For a long time I have written a blog post at the end of each school year. I write on this blog off and on during the year, most of the time without posting my words because I don't think they are especially interesting. But like looking back at a yearbook or album, I think that a blogged review of my Junior year of college is a good and right thing to do.
Being on the edge of an exciting summer always makes me wish I was at home on my back porch... I think in some ways because I'm always willing my life to slow down.
I know that it is ridiculous to lament growing up when I am 21 years old, but it is my honest truth.
New York City. If you had told 18-year-old me that I would spend two summer months in New York City I would have thought that 21-year-old me had arrived, that she had done it.
But 21-year-old me has lost some of that excitement and replaced it with a desire to do well and make a life for myself. The stakes seem higher now.
My good friend told me today that we were too young to be thinking about adult things.
We are too young to be so old, something like that.
Am I? Are we? When does life begin and adolescence end?
I think on my big days I feel very capable and ready to be an adult already. Let's just get things moving, get on with it.
On my small days, I feel pressed in by a year left in college. Those questions I was asked my senior year in high school revised for my "real life".

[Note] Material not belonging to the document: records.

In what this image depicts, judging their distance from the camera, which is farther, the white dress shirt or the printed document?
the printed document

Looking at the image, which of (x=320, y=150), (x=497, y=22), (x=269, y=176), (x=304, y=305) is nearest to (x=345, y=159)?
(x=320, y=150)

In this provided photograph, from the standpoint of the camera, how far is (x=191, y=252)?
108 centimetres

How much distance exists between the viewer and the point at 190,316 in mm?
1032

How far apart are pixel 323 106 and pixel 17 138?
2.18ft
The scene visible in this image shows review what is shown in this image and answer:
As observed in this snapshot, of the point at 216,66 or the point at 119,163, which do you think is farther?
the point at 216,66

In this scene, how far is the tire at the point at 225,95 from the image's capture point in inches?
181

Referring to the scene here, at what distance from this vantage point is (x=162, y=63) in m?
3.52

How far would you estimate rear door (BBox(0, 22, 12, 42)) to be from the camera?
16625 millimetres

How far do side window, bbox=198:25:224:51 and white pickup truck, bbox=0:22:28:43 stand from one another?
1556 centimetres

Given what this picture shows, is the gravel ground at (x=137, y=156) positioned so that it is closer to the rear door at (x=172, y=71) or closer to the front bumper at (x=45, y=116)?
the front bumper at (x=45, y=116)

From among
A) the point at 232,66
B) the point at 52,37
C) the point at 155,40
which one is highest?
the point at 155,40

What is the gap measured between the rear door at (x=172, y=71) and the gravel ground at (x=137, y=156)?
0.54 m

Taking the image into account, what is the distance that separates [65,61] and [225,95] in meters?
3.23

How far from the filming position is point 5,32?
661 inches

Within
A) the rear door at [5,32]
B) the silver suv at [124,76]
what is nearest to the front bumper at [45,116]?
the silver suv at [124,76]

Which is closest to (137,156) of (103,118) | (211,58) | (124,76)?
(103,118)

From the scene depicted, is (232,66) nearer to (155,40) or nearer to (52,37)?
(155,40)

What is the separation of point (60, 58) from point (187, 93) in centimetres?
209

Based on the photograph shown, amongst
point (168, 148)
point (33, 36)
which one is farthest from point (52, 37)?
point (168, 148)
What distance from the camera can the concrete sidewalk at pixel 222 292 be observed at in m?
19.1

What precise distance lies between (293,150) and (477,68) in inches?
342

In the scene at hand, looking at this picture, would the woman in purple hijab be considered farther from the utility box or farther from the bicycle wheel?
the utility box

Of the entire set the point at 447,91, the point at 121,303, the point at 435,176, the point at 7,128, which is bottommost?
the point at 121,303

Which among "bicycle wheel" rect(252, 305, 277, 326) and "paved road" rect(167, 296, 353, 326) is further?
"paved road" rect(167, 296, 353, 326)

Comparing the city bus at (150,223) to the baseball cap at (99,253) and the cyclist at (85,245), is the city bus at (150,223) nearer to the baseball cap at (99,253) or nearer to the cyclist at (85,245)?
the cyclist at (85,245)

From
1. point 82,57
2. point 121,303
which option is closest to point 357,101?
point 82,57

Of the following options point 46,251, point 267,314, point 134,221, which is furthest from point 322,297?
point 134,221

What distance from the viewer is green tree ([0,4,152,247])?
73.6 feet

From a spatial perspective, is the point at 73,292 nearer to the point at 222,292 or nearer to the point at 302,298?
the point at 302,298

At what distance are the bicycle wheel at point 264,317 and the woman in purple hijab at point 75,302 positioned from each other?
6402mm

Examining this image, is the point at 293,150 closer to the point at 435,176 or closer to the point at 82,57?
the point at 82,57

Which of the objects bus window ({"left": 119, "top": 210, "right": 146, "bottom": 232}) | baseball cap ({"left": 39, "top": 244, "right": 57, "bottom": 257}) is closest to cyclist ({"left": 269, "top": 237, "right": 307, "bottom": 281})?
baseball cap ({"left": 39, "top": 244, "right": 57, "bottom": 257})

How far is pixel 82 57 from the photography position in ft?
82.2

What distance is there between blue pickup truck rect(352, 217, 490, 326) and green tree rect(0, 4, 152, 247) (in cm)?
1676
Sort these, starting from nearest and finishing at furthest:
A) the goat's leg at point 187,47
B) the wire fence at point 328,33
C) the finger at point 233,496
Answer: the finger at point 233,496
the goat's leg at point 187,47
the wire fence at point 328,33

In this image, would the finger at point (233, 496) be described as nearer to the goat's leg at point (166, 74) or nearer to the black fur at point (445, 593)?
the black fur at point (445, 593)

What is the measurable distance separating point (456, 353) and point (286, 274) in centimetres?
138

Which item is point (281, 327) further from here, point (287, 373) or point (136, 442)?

Small days can dig deeply and cut into dreams and the life that our Father of light has for us.
Big days are just grace-soaked and we are covered in peace.
Small and big days don't follow a schedule, but they do follow the weeks where my prayers and thoughts are far from or near to Jesus. Not because reading the Bible instantly comforts, but because in simple faith it is good to lean on Jesus no matter what the day feels like.
But the joys of living between those big and small days are real. They are true.
There is such joy to be found in walking away from an old way of thinking and letting someone in to see who you really are, the ugly and the redeemed.
There is joy to be found crying with a friend over nothing because life brings pain and it demands to be center stage sometimes.
There is great joy in saying you're sorry even when the words taste terrible and you don't want to be wrong, but Jesus shows you that you are. He does it gently and with great care not to bruise, only to bind up.
There is joy in repeated pain and conversations that seem to be circles. If you look closely, you can find joy even there.
There is joy in rejection. Joy in acceptance.
There is joy in laughing at yourself for painting and loving the process.
There is joy in saying that life is hard and that those moments scream at you when everything else is silent.
There is joy in being honest.
There is joy in skipping class to be with Jesus for an hour, in crying over lyrics that someone must have written just for you.
There is joy in forgiveness for sins you thought you were too good for, but praise Jesus for showing you that you don't have to be perfect because He is.
There is joy in laughing, watching Netflix, reading books, buying plants and pretty candles, calling your mom, taking naps, cleaning the kitchen, writing in your third journal of the year, running, and singing.
There isn't joy because life always includes an up, a silver lining. There isn't joy because I'm a good Christian. There isn't joy because by Junior year I finally get it.
There is immeasurable joy because Jesus says it is so. He says that we can count it pure joy, always.
To live for Him.
To sing with Him.
To cry out to Him in anger and confusion.
To wrap up tight in prayer and feel alone but try anyway.
To give Him the big and the small days, even when the lies whisper and tell you to stay far away from Jesus.
If you read any of my other posts, you'll see a pattern. I run and hide and Jesus always finds me. He comes into my small and brings His big.
He loves me.
He loves you.
I hope that each year brings this same welled-up feeling. The feeling that a new adventure is beginning. I always wondered who would go on my adventures with me, but now I see that I always had a friend.
I've never been alone.
Not once, not possible.
Maybe next year's post will have an exciting job in it, a new city, a big plan. But maybe by next year I will have learned to accept and live in Jesus' joy even more. And maybe no matter where I go or what the next big adventure is, I'll at be confident in the one who will always go with me.
Junior year was about hiding from joy, finding joy and learning joy.